This bill limits the Department of Veterans Affairs' ability to retroactively collect certain healthcare copayments from veterans, especially those resulting from VA errors, and grants the Secretary authority to waive copayments.
Adam Gray
Representative
CA-13
The Stop Troubling Retroactive Invoices for Veteran Expenses Act of 2025 (STRIVE Act) limits the Department of Veterans Affairs' ability to retroactively collect certain healthcare copayments from veterans. This bill prohibits collections resulting from VA processing errors and caps the total amount collectible due to such mistakes at $2,000. Additionally, it grants the VA Secretary new authority to waive copayments without requiring a formal request from the veteran.
If you’re a veteran, you know the drill: navigating the VA system can sometimes feel like a second tour of duty. One of the biggest headaches has been the dreaded 'surprise' bill—a retroactive copayment notice showing up years later, often due to an administrative mix-up. The Stop Troubling Retroactive Invoices for Veteran Expenses Act of 2025 (STRIVE Act) aims to put a hard stop to that.
This bill explicitly prohibits the Department of Veterans Affairs (VA) from requiring a veteran to pay certain copayments for past hospital care or medical services. More importantly, it tackles the issue of administrative error head-on. If you failed to pay a copayment because a VA employee, official, or even a computer system messed up the processing of your information, the VA is barred from chasing you for that debt after the two-year mark following the date of care. This is a massive shield against the VA trying to claw back money for services rendered years ago when the error was on their end.
For anyone who has ever dealt with government bureaucracy, the idea of a mistake ballooning into a huge financial burden is terrifying. The STRIVE Act sets a concrete limit here: if a VA error causes your copayment bill to exceed $2,000, the VA cannot make you pay that excess amount. Think of it as a built-in error insurance policy. For example, if a coding error meant the VA didn't bill you correctly for a series of appointments over a year, and that debt suddenly hits $5,000, the VA can only collect the first $2,000. The rest is wiped clean, placing the cost of the administrative error squarely on the agency, not the veteran.
There’s a crucial detail in the error provision: the protection against collection due to a VA mistake only applies to the time period after the two-year mark following the care. If the VA makes an error that leads to an unpaid bill within the first 24 months, you might still be on the hook. This leaves a small but important window where veterans still need to be vigilant about their billing. However, the bill also gives the Secretary of the VA a new, sweeping power to waive any copayment requirement for any veteran if the Secretary deems it “appropriate.” Crucially, the veteran doesn't even need to apply for it. This means the Secretary can proactively cancel debts or waive copays across the board when they see systemic issues or hardship. This broad authority is a positive step toward flexibility but is also a bit vague—the criteria for what is “appropriate” aren't spelled out, so how it’s used will depend entirely on the Secretary in charge.

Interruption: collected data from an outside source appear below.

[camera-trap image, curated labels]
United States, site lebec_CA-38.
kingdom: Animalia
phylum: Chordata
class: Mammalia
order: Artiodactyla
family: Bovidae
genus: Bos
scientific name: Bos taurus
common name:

For the average veteran, this bill is about financial certainty. Imagine receiving a letter demanding $3,500 for services from three years ago because the VA misclassified your eligibility status back then. Under the STRIVE Act, that debt is immediately capped at $2,000, and if the error was the VA’s fault, they can’t even collect the debt that accrued after the two-year mark. This is designed to protect veterans from unexpected, large-scale financial shocks that are not their fault, allowing them to focus on their health and their lives, not fighting years-old bureaucratic billing battles.